They have revealed packed boats being prevented from landing, human-trafficking networks and jungle camps and mass graves on the Thai-Malaysian border.
Amid claims of the involvement of officials, investigations are under way, arrest warrants issued and a Thai general suspected of involvement has turned himself in.
Events should have vindicated Phuket news website editor Alan Morison and reporter Chutima Sidasathian, who go on trial next month on charges of defamation and committing a computer crime.
The pair, who have been covering the Rohingya story for years and contributed to the South China Morning Post's award-winning reports on the refugee crisis in 2009, face seven years in jail if found guilty.
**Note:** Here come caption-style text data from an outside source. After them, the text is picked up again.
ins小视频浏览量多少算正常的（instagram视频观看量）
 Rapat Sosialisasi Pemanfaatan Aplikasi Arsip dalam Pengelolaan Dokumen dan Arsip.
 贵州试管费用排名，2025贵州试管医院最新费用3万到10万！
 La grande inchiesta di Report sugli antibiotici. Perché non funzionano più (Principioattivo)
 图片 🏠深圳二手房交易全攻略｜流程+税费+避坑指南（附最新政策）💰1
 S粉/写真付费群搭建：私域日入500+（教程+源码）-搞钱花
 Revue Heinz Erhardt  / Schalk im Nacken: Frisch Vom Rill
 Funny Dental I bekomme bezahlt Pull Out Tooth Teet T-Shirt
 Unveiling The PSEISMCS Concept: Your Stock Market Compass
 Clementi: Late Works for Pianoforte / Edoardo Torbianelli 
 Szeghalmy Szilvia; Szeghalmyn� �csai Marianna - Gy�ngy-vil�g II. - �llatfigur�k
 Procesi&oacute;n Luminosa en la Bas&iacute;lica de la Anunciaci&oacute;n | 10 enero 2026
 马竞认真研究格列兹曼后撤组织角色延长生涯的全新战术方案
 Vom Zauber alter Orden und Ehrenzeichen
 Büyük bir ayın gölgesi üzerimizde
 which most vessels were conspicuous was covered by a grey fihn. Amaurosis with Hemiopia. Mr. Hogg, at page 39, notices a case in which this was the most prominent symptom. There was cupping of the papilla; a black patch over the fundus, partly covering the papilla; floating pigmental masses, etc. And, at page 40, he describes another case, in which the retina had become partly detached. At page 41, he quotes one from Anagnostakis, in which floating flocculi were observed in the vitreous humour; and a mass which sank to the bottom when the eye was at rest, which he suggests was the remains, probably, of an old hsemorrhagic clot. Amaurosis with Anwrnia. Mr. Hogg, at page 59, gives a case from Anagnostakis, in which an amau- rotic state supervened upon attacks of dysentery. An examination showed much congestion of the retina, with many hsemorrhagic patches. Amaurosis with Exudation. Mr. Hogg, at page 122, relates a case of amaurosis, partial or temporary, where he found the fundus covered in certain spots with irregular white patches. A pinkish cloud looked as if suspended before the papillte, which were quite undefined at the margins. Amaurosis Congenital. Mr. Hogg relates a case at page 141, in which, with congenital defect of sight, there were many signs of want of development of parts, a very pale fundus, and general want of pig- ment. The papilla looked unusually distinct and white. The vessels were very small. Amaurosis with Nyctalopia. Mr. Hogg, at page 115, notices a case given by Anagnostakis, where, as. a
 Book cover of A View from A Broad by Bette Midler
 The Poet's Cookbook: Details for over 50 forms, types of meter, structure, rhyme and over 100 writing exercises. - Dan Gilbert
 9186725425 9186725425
Yet they have committed no crime; they have merely been doing their jobs as journalists.
Charges were brought against them by an officer of the Thai navy after their website, Phuketwan, quoted a Reuters news agency report that received a Pulitzer prize alleging ''naval forces'' and immigration officials were involved in trafficking of members of the discriminated-against ethnic group.
At the time, caretaker premier Abhisit Vejjajiva promised his government would work with investigators, but no inquiry was ever launched.
The journalists were instead sued for besmirching the navy's name and as recent accounts have shown, little appears to have been done to help the refugees.
Government agencies have a right to defend their reputation, but they also have to be open to media scrutiny.
If an accusation is made against a military institution or one of its officers, an independent and transparent inquiry should be conducted.
Intimidating journalists by accusing them of defamation only serves to stifle freedom of the press while ignoring the issue in question.
The charges against Morison and Chutima should be dropped.